* **Data for this task**:
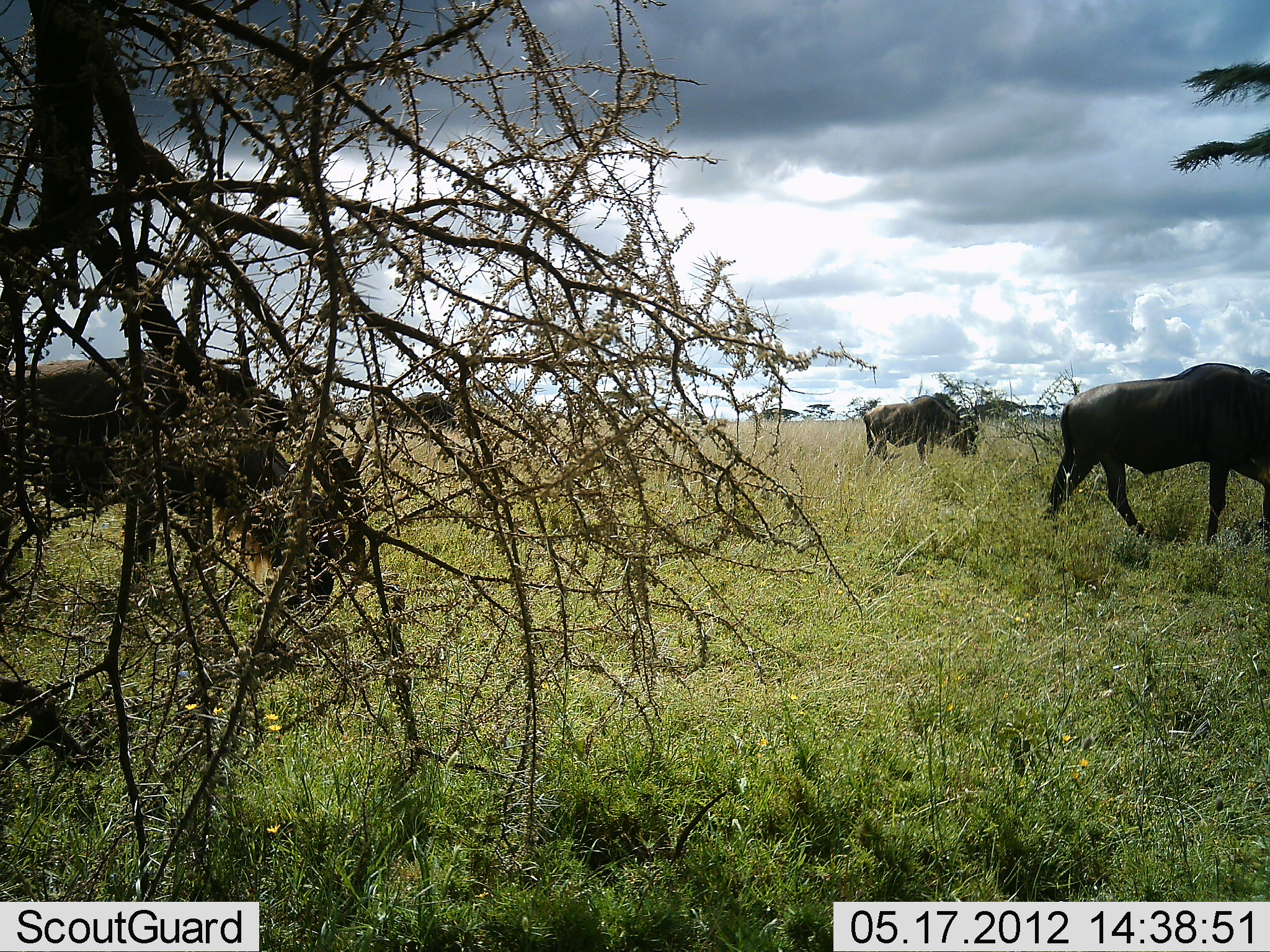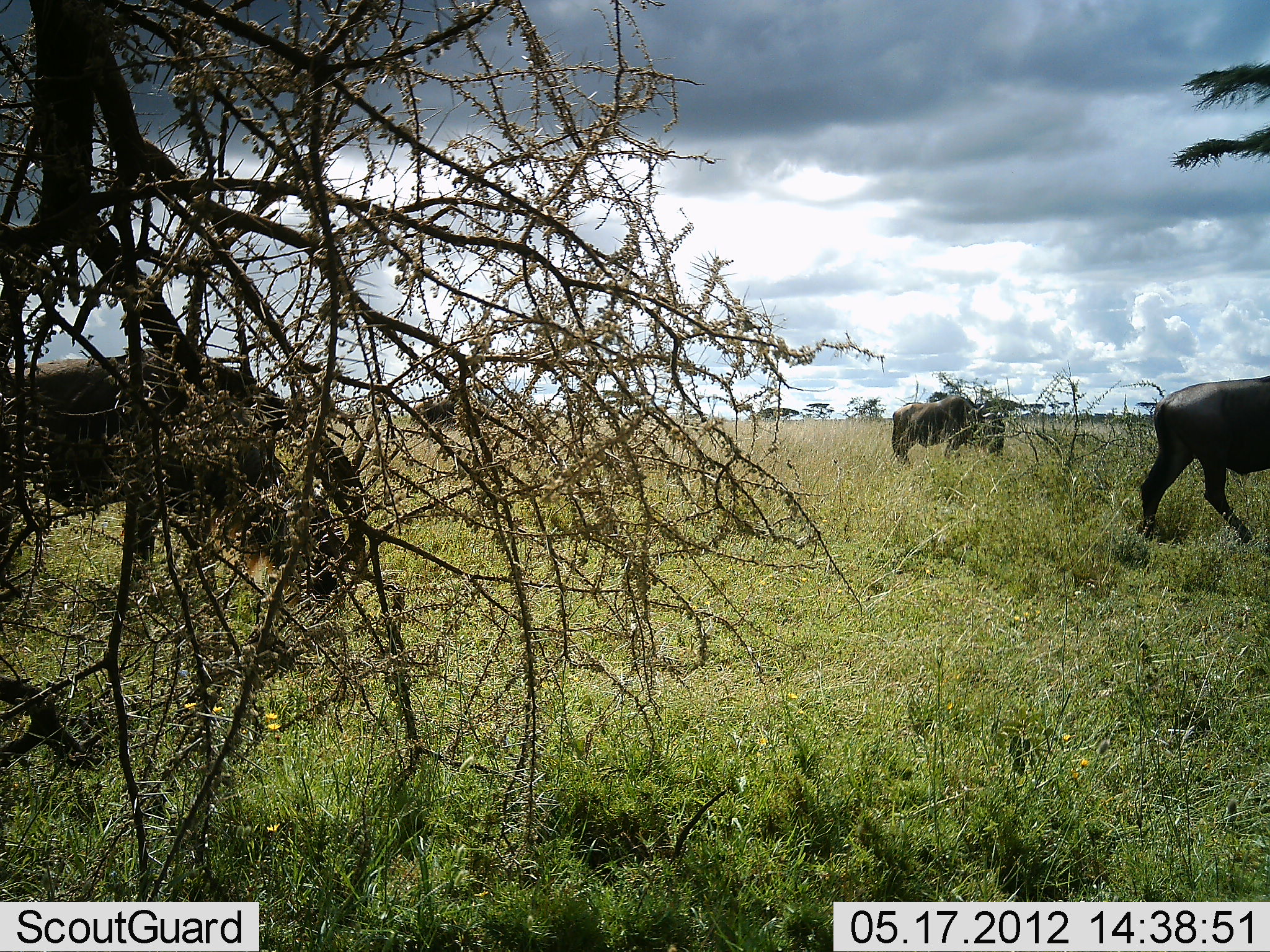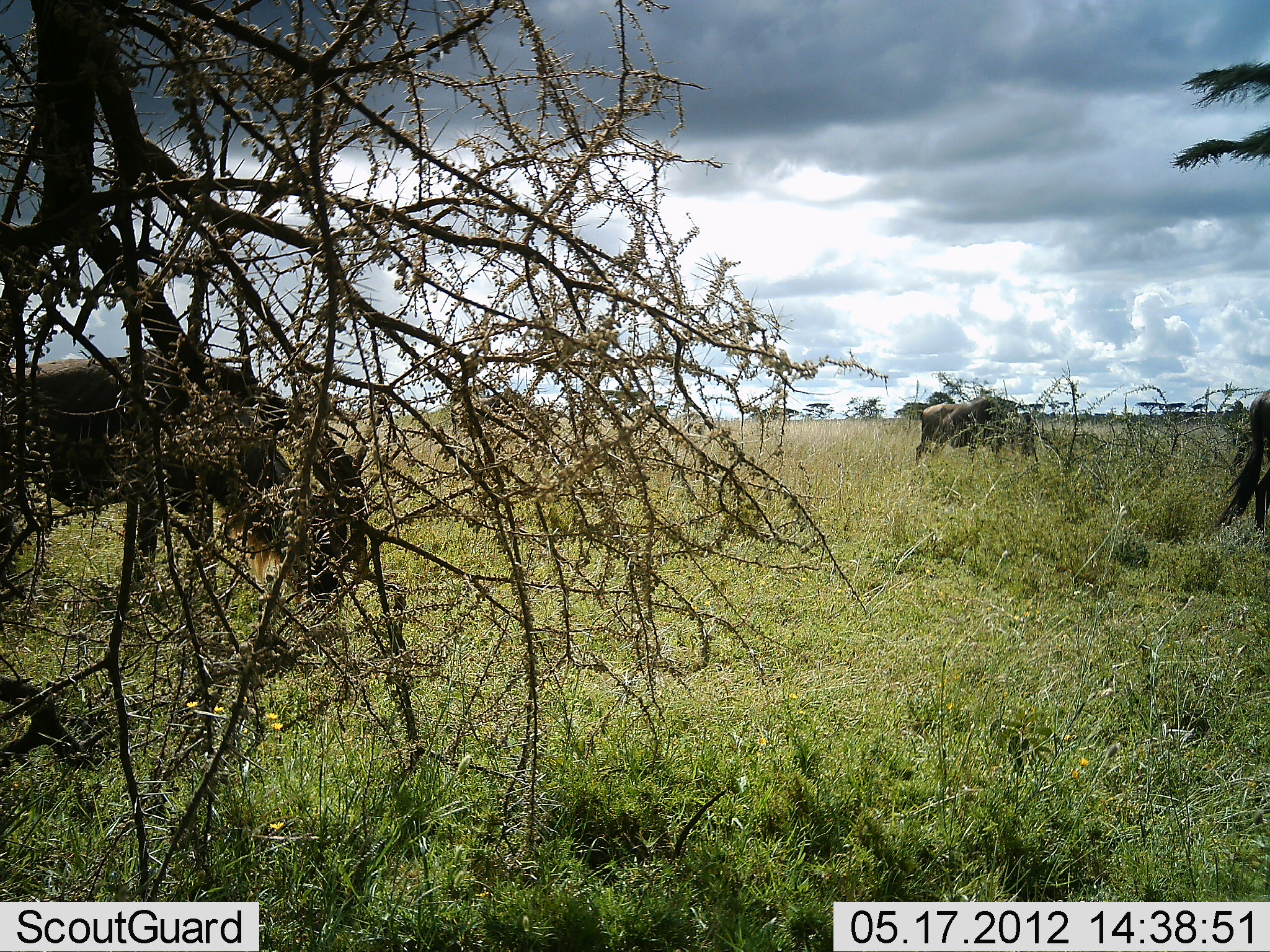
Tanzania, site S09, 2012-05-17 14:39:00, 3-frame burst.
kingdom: Animalia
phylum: Chordata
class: Mammalia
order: Artiodactyla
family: Bovidae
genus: Connochaetes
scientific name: Connochaetes taurinus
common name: blue wildebeest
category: wildebeest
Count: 4.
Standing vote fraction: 20%.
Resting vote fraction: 0%.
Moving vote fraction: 70%.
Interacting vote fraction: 0%.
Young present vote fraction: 0%.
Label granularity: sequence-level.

* **Work item**:
Make an exact copy of every line from the one with "category: wildebeest" to the end of the data, with the first and last of those lines included.

* **Exercise response**:
category: wildebeest
Count: 4.
Standing vote fraction: 20%.
Resting vote fraction: 0%.
Moving vote fraction: 70%.
Interacting vote fraction: 0%.
Young present vote fraction: 0%.
Label granularity: sequence-level.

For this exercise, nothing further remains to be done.